The coefficients a and b in Equation (565) usually depend in a discrete way on the value of $ \widetilde{\phi }_P$, which can be approximated by:

$\displaystyle \widetilde{\phi }_P = 1 - \frac{\phi_E-\phi_P}{\phi_E-\phi_W} \approx 1 - \frac{\phi_E-\phi_P}{2 \nabla \phi_P \cdot \boldsymbol{j}_\xi d(P,E) }.$ (571)

For the Modified Smart Scheme, which is implemented in CalculiX, the following relationships are defined:

$\displaystyle \widetilde{\phi_P} < 0: \hspace{1 cm}$ $\displaystyle \widetilde{\overrightarrow{\phi } }_f = \widetilde{\phi }_P \; (a=1,b=0)$ (572)
$\displaystyle 0 \le \widetilde{\phi_P} < 1/6: \hspace{1 cm}$ $\displaystyle \widetilde{\overrightarrow{\phi } }_f = 3 \widetilde{\phi }_P \;(a=3,b=0)$ (573)
$\displaystyle 1/6 \le \widetilde{\phi_P} < 7/10: \hspace{1 cm}$ $\displaystyle \widetilde{\overrightarrow{\phi } }_f = 3/4 \widetilde{\phi }_P + 3/8 \;(a=3/4,b=3/8)$ (574)
$\displaystyle 7/10 \le \widetilde{\phi_P} < 1: \hspace{1 cm}$ $\displaystyle \widetilde{\overrightarrow{\phi } }_f = 1/3 \widetilde{\phi }_P + 2/3 \;(a=1/3,b=2/3)$ (575)
$\displaystyle 1 \le \widetilde{\phi_P}: \hspace{1 cm}$ $\displaystyle \widetilde{\overrightarrow{\phi } }_f = \widetilde{\phi }_P \; (a=1,b=0)$ (576)

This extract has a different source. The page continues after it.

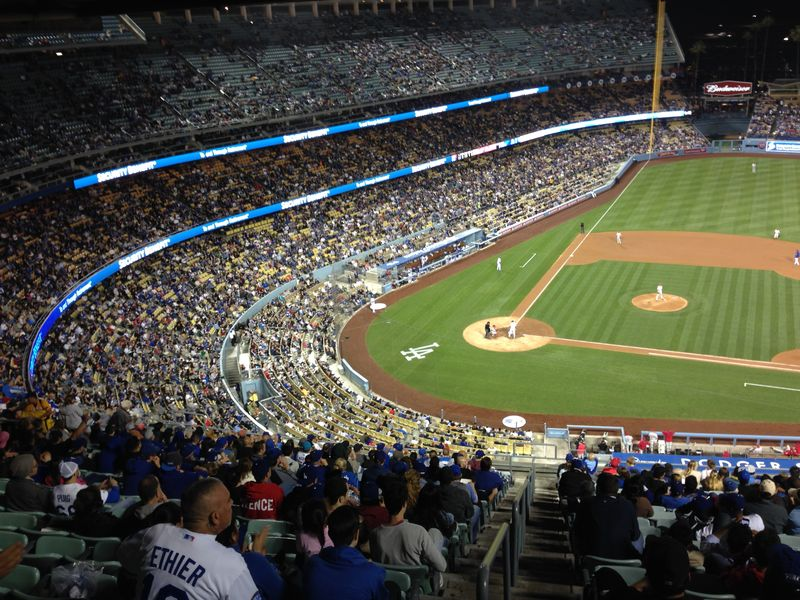 2014 Dodger Blog vs Philly game 2 pic 9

Notice that by using the resulting equations (570) and (571) the convective interpolation at face e only depends on element center values in the neighboring elements P and E. Therefore, these formulas can be used in a completely irregular mesh. Finally, it is worth noting that if $ \phi$ is a vector field (e.g. the velocity) the above formulas are applied componentwise.